# DIRECTIONS:
Please give the data below again in full, exactly as it stands.

# MATERIAL PROVIDED:
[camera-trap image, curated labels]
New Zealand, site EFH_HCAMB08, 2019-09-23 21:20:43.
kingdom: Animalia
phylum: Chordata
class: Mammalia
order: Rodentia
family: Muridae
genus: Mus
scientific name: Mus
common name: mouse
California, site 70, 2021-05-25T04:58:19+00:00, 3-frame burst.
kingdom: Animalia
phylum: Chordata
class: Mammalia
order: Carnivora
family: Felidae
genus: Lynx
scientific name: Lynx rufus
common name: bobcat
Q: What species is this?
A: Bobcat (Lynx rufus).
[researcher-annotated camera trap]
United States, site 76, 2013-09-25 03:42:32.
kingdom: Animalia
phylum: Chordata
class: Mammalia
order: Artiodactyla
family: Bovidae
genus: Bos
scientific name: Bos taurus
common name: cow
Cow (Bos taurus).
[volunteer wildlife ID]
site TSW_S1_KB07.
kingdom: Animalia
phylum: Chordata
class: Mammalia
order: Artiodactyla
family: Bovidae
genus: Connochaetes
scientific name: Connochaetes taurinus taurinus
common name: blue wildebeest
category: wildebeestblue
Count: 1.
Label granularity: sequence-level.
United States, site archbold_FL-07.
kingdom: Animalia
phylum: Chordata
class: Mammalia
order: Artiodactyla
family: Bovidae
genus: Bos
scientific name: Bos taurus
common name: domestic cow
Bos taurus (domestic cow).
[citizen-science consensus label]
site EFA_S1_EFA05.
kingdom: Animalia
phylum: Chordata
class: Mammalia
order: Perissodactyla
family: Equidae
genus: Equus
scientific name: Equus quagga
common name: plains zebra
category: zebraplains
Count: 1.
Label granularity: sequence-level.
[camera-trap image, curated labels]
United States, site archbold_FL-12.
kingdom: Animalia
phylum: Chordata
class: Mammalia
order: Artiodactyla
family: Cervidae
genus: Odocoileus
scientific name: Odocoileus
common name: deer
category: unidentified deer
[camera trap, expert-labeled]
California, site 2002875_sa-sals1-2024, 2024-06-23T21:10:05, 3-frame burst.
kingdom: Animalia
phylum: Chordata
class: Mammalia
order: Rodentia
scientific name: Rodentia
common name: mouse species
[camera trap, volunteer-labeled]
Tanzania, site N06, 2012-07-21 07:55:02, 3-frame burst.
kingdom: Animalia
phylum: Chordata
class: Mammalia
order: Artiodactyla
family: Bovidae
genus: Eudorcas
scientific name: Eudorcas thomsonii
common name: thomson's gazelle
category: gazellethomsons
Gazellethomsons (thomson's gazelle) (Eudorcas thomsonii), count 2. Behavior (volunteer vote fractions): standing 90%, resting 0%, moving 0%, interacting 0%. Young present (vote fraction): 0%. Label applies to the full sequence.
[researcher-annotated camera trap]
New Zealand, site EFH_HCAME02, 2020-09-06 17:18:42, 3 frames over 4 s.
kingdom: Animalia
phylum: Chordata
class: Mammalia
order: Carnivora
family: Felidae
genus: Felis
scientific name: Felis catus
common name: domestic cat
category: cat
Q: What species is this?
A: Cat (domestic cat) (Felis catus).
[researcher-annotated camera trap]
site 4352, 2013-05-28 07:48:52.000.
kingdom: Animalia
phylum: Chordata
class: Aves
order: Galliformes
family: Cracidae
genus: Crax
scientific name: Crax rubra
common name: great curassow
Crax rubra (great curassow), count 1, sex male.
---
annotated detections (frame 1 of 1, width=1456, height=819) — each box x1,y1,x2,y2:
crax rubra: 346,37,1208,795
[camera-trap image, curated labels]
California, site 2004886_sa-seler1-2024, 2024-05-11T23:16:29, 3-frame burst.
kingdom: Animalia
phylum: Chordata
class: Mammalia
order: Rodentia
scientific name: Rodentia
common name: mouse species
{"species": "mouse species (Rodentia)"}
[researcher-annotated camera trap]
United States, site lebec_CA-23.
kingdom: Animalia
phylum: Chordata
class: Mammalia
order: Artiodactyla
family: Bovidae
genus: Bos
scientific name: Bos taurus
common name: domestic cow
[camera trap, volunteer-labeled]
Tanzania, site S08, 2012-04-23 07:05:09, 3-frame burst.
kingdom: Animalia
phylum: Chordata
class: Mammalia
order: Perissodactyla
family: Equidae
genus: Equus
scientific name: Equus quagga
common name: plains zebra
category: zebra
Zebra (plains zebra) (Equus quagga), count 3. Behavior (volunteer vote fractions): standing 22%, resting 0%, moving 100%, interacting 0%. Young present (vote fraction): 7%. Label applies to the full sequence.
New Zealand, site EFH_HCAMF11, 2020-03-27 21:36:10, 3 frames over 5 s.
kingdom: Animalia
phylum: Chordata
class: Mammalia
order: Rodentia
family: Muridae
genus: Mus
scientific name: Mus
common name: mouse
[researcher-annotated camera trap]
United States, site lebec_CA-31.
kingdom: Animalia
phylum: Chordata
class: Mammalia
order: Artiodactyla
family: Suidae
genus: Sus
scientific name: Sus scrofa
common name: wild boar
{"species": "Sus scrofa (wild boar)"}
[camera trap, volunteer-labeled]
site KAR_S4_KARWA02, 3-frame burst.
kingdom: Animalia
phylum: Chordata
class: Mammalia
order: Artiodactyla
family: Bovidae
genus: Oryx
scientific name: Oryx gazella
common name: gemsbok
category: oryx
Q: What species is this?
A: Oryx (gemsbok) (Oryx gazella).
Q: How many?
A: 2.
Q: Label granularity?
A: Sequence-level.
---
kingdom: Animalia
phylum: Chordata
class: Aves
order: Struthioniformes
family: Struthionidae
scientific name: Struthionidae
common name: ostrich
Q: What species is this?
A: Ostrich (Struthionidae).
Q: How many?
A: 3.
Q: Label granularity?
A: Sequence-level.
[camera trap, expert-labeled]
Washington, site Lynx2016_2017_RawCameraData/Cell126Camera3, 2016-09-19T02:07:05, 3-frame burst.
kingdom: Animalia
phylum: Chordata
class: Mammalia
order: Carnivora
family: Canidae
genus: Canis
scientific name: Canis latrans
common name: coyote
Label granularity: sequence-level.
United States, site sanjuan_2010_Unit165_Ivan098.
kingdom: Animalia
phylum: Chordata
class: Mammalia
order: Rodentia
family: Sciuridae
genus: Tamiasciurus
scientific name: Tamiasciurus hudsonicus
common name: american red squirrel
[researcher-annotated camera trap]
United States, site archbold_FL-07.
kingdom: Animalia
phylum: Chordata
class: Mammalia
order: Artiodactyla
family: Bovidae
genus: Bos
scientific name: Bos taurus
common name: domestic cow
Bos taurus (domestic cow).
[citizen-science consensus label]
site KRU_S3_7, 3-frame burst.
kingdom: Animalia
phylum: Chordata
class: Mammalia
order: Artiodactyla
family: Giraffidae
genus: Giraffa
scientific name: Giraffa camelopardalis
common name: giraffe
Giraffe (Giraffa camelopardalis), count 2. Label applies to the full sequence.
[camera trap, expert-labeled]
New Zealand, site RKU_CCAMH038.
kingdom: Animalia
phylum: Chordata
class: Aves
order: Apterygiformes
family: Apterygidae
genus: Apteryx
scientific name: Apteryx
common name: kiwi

# WRITTEN RESPONSE:
[camera-trap image, curated labels]
New Zealand, site EFH_HCAMB08, 2019-09-23 21:20:43.
kingdom: Animalia
phylum: Chordata
class: Mammalia
order: Rodentia
family: Muridae
genus: Mus
scientific name: Mus
common name: mouse
California, site 70, 2021-05-25T04:58:19+00:00, 3-frame burst.
kingdom: Animalia
phylum: Chordata
class: Mammalia
order: Carnivora
family: Felidae
genus: Lynx
scientific name: Lynx rufus
common name: bobcat
Q: What species is this?
A: Bobcat (Lynx rufus).
[researcher-annotated camera trap]
United States, site 76, 2013-09-25 03:42:32.
kingdom: Animalia
phylum: Chordata
class: Mammalia
order: Artiodactyla
family: Bovidae
genus: Bos
scientific name: Bos taurus
common name: cow
Cow (Bos taurus).
[volunteer wildlife ID]
site TSW_S1_KB07.
kingdom: Animalia
phylum: Chordata
class: Mammalia
order: Artiodactyla
family: Bovidae
genus: Connochaetes
scientific name: Connochaetes taurinus taurinus
common name: blue wildebeest
category: wildebeestblue
Count: 1.
Label granularity: sequence-level.
United States, site archbold_FL-07.
kingdom: Animalia
phylum: Chordata
class: Mammalia
order: Artiodactyla
family: Bovidae
genus: Bos
scientific name: Bos taurus
common name: domestic cow
Bos taurus (domestic cow).
[citizen-science consensus label]
site EFA_S1_EFA05.
kingdom: Animalia
phylum: Chordata
class: Mammalia
order: Perissodactyla
family: Equidae
genus: Equus
scientific name: Equus quagga
common name: plains zebra
category: zebraplains
Count: 1.
Label granularity: sequence-level.
[camera-trap image, curated labels]
United States, site archbold_FL-12.
kingdom: Animalia
phylum: Chordata
class: Mammalia
order: Artiodactyla
family: Cervidae
genus: Odocoileus
scientific name: Odocoileus
common name: deer
category: unidentified deer
[camera trap, expert-labeled]
California, site 2002875_sa-sals1-2024, 2024-06-23T21:10:05, 3-frame burst.
kingdom: Animalia
phylum: Chordata
class: Mammalia
order: Rodentia
scientific name: Rodentia
common name: mouse species
[camera trap, volunteer-labeled]
Tanzania, site N06, 2012-07-21 07:55:02, 3-frame burst.
kingdom: Animalia
phylum: Chordata
class: Mammalia
order: Artiodactyla
family: Bovidae
genus: Eudorcas
scientific name: Eudorcas thomsonii
common name: thomson's gazelle
category: gazellethomsons
Gazellethomsons (thomson's gazelle) (Eudorcas thomsonii), count 2. Behavior (volunteer vote fractions): standing 90%, resting 0%, moving 0%, interacting 0%. Young present (vote fraction): 0%. Label applies to the full sequence.
[researcher-annotated camera trap]
New Zealand, site EFH_HCAME02, 2020-09-06 17:18:42, 3 frames over 4 s.
kingdom: Animalia
phylum: Chordata
class: Mammalia
order: Carnivora
family: Felidae
genus: Felis
scientific name: Felis catus
common name: domestic cat
category: cat
Q: What species is this?
A: Cat (domestic cat) (Felis catus).
[researcher-annotated camera trap]
site 4352, 2013-05-28 07:48:52.000.
kingdom: Animalia
phylum: Chordata
class: Aves
order: Galliformes
family: Cracidae
genus: Crax
scientific name: Crax rubra
common name: great curassow
Crax rubra (great curassow), count 1, sex male.
---
annotated detections (frame 1 of 1, width=1456, height=819) — each box x1,y1,x2,y2:
crax rubra: 346,37,1208,795
[camera-trap image, curated labels]
California, site 2004886_sa-seler1-2024, 2024-05-11T23:16:29, 3-frame burst.
kingdom: Animalia
phylum: Chordata
class: Mammalia
order: Rodentia
scientific name: Rodentia
common name: mouse species
{"species": "mouse species (Rodentia)"}
[researcher-annotated camera trap]
United States, site lebec_CA-23.
kingdom: Animalia
phylum: Chordata
class: Mammalia
order: Artiodactyla
family: Bovidae
genus: Bos
scientific name: Bos taurus
common name: domestic cow
[camera trap, volunteer-labeled]
Tanzania, site S08, 2012-04-23 07:05:09, 3-frame burst.
kingdom: Animalia
phylum: Chordata
class: Mammalia
order: Perissodactyla
family: Equidae
genus: Equus
scientific name: Equus quagga
common name: plains zebra
category: zebra
Zebra (plains zebra) (Equus quagga), count 3. Behavior (volunteer vote fractions): standing 22%, resting 0%, moving 100%, interacting 0%. Young present (vote fraction): 7%. Label applies to the full sequence.
New Zealand, site EFH_HCAMF11, 2020-03-27 21:36:10, 3 frames over 5 s.
kingdom: Animalia
phylum: Chordata
class: Mammalia
order: Rodentia
family: Muridae
genus: Mus
scientific name: Mus
common name: mouse
[researcher-annotated camera trap]
United States, site lebec_CA-31.
kingdom: Animalia
phylum: Chordata
class: Mammalia
order: Artiodactyla
family: Suidae
genus: Sus
scientific name: Sus scrofa
common name: wild boar
{"species": "Sus scrofa (wild boar)"}
[camera trap, volunteer-labeled]
site KAR_S4_KARWA02, 3-frame burst.
kingdom: Animalia
phylum: Chordata
class: Mammalia
order: Artiodactyla
family: Bovidae
genus: Oryx
scientific name: Oryx gazella
common name: gemsbok
category: oryx
Q: What species is this?
A: Oryx (gemsbok) (Oryx gazella).
Q: How many?
A: 2.
Q: Label granularity?
A: Sequence-level.
---
kingdom: Animalia
phylum: Chordata
class: Aves
order: Struthioniformes
family: Struthionidae
scientific name: Struthionidae
common name: ostrich
Q: What species is this?
A: Ostrich (Struthionidae).
Q: How many?
A: 3.
Q: Label granularity?
A: Sequence-level.
[camera trap, expert-labeled]
Washington, site Lynx2016_2017_RawCameraData/Cell126Camera3, 2016-09-19T02:07:05, 3-frame burst.
kingdom: Animalia
phylum: Chordata
class: Mammalia
order: Carnivora
family: Canidae
genus: Canis
scientific name: Canis latrans
common name: coyote
Label granularity: sequence-level.
United States, site sanjuan_2010_Unit165_Ivan098.
kingdom: Animalia
phylum: Chordata
class: Mammalia
order: Rodentia
family: Sciuridae
genus: Tamiasciurus
scientific name: Tamiasciurus hudsonicus
common name: american red squirrel
[researcher-annotated camera trap]
United States, site archbold_FL-07.
kingdom: Animalia
phylum: Chordata
class: Mammalia
order: Artiodactyla
family: Bovidae
genus: Bos
scientific name: Bos taurus
common name: domestic cow
Bos taurus (domestic cow).
[citizen-science consensus label]
site KRU_S3_7, 3-frame burst.
kingdom: Animalia
phylum: Chordata
class: Mammalia
order: Artiodactyla
family: Giraffidae
genus: Giraffa
scientific name: Giraffa camelopardalis
common name: giraffe
Giraffe (Giraffa camelopardalis), count 2. Label applies to the full sequence.
[camera trap, expert-labeled]
New Zealand, site RKU_CCAMH038.
kingdom: Animalia
phylum: Chordata
class: Aves
order: Apterygiformes
family: Apterygidae
genus: Apteryx
scientific name: Apteryx
common name: kiwi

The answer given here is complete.